It's not every day that you get a glimpse into what a malware program looks like before it's completed, but today, we get to see two. The ElGato ransomware for Android and the Hitler-Ransonware (yes, that's the real spelling) for Windows channel two things the Internet loves discussing: cats and Adolf Hitler.
They then leverages those memes to encrypt your files and demand a ransom. Or, at least, they would, if they were finished.
McAfee Labs discovered ElGato "running on a legitimate cloud server provider," which it would not name, since it wanted to give the company a chance to clean up its act. ElGato can encrypt files, steal text messages and lock users out of their own devices. Said users might not notice, however, because whenever it locks a phone, it displays a picture of a cuddly cat mid-yawn.
The good news, if getting a piece of malware can be good news, is that the ElGato ransomware appears to be very much a work-in-progress. At present, there's no actual ransom. Furthermore, although the program has the capacity to encrypt files, it doesn't actually do so. McAfee researchers were even able to tap into the program's own servers, ironically enough, because they are not encrypted.
McAfee theorizes that ElGato isn't meant to be a fully functional ransomware package, but rather a demo for something that malefactors could buy as part of an exploit kit.

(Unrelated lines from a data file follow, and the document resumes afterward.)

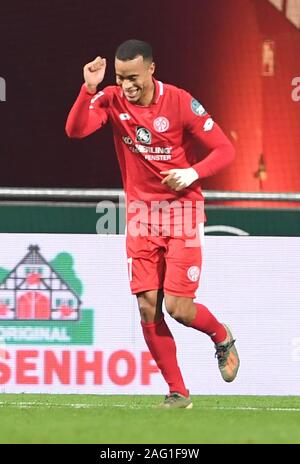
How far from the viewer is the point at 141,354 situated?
9.66m

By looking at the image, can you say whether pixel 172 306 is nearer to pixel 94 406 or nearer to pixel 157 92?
pixel 94 406

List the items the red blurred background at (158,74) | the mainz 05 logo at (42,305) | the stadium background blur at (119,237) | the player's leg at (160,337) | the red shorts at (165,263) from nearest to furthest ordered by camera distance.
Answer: the stadium background blur at (119,237)
the red shorts at (165,263)
the player's leg at (160,337)
the mainz 05 logo at (42,305)
the red blurred background at (158,74)

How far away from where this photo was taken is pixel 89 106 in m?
8.39

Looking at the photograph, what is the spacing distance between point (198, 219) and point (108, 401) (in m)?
1.25

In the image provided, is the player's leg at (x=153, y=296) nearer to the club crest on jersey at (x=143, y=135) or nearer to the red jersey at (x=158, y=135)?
the red jersey at (x=158, y=135)

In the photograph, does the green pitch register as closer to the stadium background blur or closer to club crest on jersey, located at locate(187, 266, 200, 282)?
Answer: the stadium background blur

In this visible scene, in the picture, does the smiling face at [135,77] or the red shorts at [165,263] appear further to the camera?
A: the red shorts at [165,263]

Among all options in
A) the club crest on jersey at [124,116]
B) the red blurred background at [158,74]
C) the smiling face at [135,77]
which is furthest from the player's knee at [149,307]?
the red blurred background at [158,74]

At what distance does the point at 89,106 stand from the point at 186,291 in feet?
3.55

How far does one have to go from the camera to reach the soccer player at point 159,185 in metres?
8.51

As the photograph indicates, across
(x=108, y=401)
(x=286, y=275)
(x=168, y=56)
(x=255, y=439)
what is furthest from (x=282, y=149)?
(x=255, y=439)

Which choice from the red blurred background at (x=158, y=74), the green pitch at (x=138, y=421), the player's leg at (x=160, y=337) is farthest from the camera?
the red blurred background at (x=158, y=74)
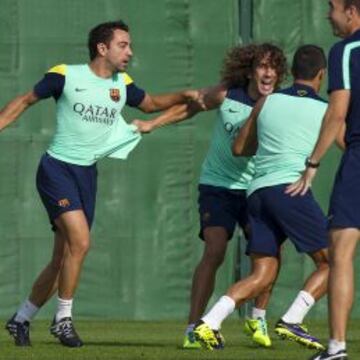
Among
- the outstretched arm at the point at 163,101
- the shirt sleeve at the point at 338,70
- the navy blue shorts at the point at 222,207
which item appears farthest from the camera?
the outstretched arm at the point at 163,101

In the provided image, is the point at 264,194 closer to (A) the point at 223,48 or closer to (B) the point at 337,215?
(B) the point at 337,215

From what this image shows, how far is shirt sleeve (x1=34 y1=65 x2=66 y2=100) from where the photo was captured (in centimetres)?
1044

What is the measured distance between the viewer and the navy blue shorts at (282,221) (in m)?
9.78

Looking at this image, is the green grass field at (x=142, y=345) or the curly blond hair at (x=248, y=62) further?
the curly blond hair at (x=248, y=62)

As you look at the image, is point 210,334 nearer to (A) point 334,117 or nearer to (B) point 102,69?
(A) point 334,117

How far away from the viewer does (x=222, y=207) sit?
10547 millimetres

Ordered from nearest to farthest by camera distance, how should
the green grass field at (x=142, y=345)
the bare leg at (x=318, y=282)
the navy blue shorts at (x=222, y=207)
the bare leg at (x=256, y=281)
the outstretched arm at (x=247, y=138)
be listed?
the green grass field at (x=142, y=345) < the bare leg at (x=256, y=281) < the outstretched arm at (x=247, y=138) < the bare leg at (x=318, y=282) < the navy blue shorts at (x=222, y=207)

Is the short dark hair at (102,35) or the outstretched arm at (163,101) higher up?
the short dark hair at (102,35)

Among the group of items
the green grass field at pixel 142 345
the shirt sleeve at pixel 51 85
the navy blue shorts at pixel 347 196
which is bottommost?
the green grass field at pixel 142 345

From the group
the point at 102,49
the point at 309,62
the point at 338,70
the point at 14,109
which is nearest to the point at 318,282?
the point at 309,62

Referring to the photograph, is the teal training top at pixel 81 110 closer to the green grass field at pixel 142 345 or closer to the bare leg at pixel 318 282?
the green grass field at pixel 142 345

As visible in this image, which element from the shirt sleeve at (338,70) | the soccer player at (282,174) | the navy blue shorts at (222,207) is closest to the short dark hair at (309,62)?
the soccer player at (282,174)

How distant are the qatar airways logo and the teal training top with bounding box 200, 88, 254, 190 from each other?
27.4 inches

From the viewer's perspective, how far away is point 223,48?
1469cm
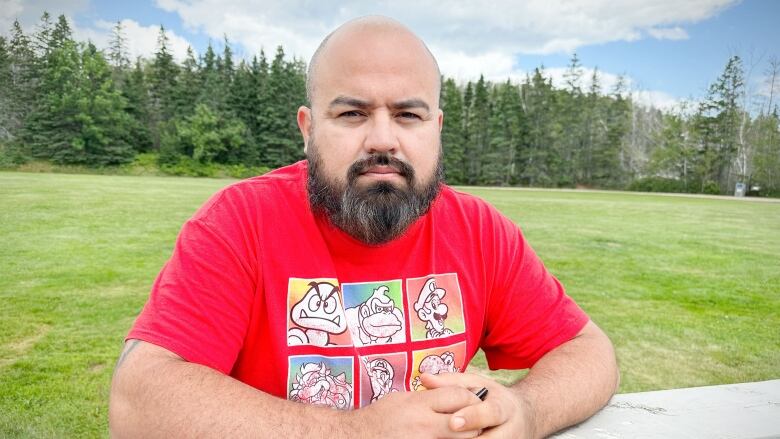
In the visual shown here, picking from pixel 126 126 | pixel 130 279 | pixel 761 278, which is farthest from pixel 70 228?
pixel 126 126

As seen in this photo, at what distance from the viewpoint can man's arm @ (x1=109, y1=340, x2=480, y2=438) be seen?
116 centimetres

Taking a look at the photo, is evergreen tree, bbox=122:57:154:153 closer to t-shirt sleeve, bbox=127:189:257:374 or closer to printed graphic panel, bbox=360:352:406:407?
t-shirt sleeve, bbox=127:189:257:374

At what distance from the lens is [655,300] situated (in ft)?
23.9

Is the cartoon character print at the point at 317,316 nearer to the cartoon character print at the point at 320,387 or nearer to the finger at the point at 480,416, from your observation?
the cartoon character print at the point at 320,387

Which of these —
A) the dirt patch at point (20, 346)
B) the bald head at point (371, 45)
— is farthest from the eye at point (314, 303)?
the dirt patch at point (20, 346)

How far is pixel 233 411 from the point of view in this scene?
1192 millimetres

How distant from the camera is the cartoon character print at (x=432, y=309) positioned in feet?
5.51

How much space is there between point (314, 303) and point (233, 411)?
17.9 inches

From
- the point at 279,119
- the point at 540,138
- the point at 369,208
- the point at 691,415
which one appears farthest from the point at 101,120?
the point at 691,415

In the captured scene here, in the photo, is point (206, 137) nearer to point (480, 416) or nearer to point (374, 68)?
point (374, 68)

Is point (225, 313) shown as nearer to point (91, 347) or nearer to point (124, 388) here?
point (124, 388)

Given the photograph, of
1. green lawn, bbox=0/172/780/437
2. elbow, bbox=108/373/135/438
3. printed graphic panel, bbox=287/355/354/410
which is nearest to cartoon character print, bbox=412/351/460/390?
printed graphic panel, bbox=287/355/354/410

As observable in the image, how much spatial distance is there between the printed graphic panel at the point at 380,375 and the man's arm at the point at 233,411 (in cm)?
35

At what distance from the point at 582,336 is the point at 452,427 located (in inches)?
33.7
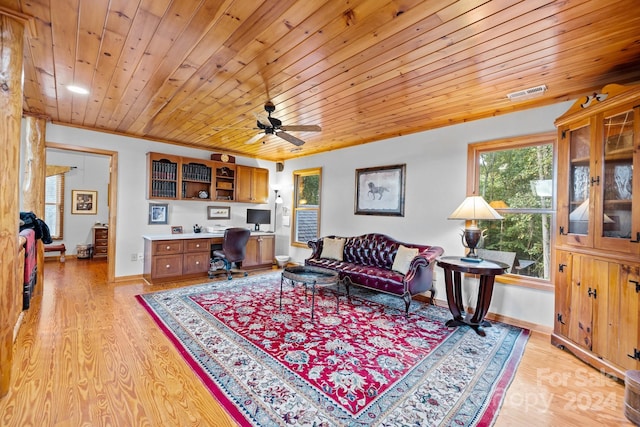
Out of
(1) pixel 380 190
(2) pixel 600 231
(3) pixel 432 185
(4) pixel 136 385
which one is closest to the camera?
(4) pixel 136 385

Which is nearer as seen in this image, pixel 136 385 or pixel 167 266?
pixel 136 385

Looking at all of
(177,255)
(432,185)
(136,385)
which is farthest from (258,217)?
(136,385)

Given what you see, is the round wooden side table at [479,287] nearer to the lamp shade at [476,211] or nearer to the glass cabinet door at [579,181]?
the lamp shade at [476,211]

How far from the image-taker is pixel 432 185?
161 inches

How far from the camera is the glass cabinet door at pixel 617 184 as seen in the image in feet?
7.22

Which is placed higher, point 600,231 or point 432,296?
point 600,231

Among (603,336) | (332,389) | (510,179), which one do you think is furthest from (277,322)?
(510,179)

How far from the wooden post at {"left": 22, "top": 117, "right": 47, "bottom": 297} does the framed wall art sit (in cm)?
372

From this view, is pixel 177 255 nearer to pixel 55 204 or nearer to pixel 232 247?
pixel 232 247

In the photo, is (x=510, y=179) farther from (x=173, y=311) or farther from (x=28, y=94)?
(x=28, y=94)

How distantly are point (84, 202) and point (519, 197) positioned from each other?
361 inches

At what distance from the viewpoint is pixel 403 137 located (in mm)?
4477

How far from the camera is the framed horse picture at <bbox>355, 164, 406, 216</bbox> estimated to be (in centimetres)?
450

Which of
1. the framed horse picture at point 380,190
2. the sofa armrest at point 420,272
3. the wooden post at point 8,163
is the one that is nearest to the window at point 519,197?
the sofa armrest at point 420,272
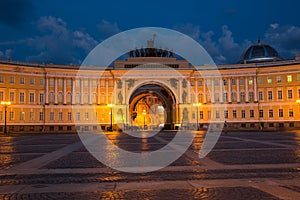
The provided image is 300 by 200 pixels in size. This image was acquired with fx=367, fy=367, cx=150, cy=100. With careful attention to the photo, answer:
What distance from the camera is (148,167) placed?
13398 millimetres

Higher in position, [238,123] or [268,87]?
[268,87]

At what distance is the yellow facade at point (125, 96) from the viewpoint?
72.7 meters

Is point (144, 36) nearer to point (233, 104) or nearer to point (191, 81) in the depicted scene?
point (191, 81)

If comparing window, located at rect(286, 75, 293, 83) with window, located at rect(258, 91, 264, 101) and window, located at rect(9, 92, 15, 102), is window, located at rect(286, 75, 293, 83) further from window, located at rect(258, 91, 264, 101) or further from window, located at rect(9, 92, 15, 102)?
window, located at rect(9, 92, 15, 102)

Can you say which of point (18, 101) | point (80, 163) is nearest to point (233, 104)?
point (18, 101)

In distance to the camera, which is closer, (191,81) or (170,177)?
(170,177)

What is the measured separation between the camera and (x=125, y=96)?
80.1m

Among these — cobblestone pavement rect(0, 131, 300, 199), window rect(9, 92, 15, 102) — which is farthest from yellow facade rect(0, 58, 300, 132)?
cobblestone pavement rect(0, 131, 300, 199)

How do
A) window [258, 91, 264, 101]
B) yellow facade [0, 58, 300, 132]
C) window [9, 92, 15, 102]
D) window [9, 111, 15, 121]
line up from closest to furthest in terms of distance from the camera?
window [9, 111, 15, 121]
window [9, 92, 15, 102]
yellow facade [0, 58, 300, 132]
window [258, 91, 264, 101]

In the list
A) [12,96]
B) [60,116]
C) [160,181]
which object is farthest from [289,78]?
[160,181]

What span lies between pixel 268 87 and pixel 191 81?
53.5 feet

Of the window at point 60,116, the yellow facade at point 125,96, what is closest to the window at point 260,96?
the yellow facade at point 125,96

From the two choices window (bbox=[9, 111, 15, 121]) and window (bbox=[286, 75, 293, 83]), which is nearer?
window (bbox=[9, 111, 15, 121])

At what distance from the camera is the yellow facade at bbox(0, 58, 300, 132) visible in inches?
2862
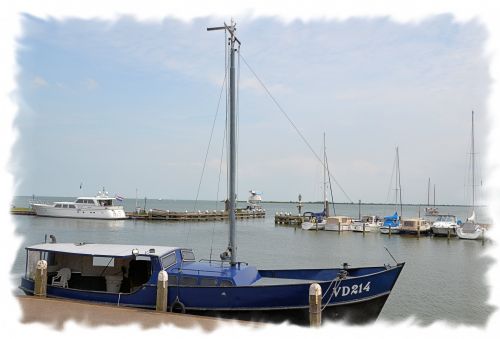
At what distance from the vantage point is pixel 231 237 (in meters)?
15.3

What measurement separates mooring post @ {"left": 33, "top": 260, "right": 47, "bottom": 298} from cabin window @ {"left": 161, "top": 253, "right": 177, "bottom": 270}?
3958mm

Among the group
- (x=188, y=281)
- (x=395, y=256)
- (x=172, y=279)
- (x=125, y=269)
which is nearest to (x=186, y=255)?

Either way, a good Android antivirus program will quash it.
What's more embarrassing than a piece of ransomware that doesn't do anything? Perhaps it's one that does something really weak. AVG malware analyst Jakub Kroustek discovered the Hitler-Ransonware: a Nazi-worshipping malicious program that can't even spell its own name right. Worse still: It doesn't even want money. It wants a €25 Vodafone card code.
Bleeping Computer did a thorough write-up of the malicious(ish) software, which doesn't appear to be ready for prime time. In addition to its silly ransom request, a batch file, written in shaky German, reads "This is a test" and "Hello world." ("Hello world" is usually the first thing a programmer writes when he or she learns a new coding language.)
The worst part, though, is that the program doesn't even encrypt anything. Instead, it deletes the extensions for a user's files, shows a lock screen, and demands its paltry wergild. An hour later, the computer crashes, then deletes all files in a user’s %UserProfile% folder. This usually includes My Documents and whatever pictures and music you keep there.
Kroustek didn't mention where he came across this malware-in-progress, so users are probably safe from it, for now. Even if they weren't, though, all they'd need to do is uninstall the program and recover their deleted files. Undeleting files can be a pain in the butt, but it's not difficult to do.
Ransomware is usually one of the most pernicious and dangerous types of malware, but these two programs illustrate that it's not scary at all when defanged. Maybe someday they'll be real scourges of the internet, but until then, a good antivirus program will keep them at bay, same as any other run-of-the-mill malicious software.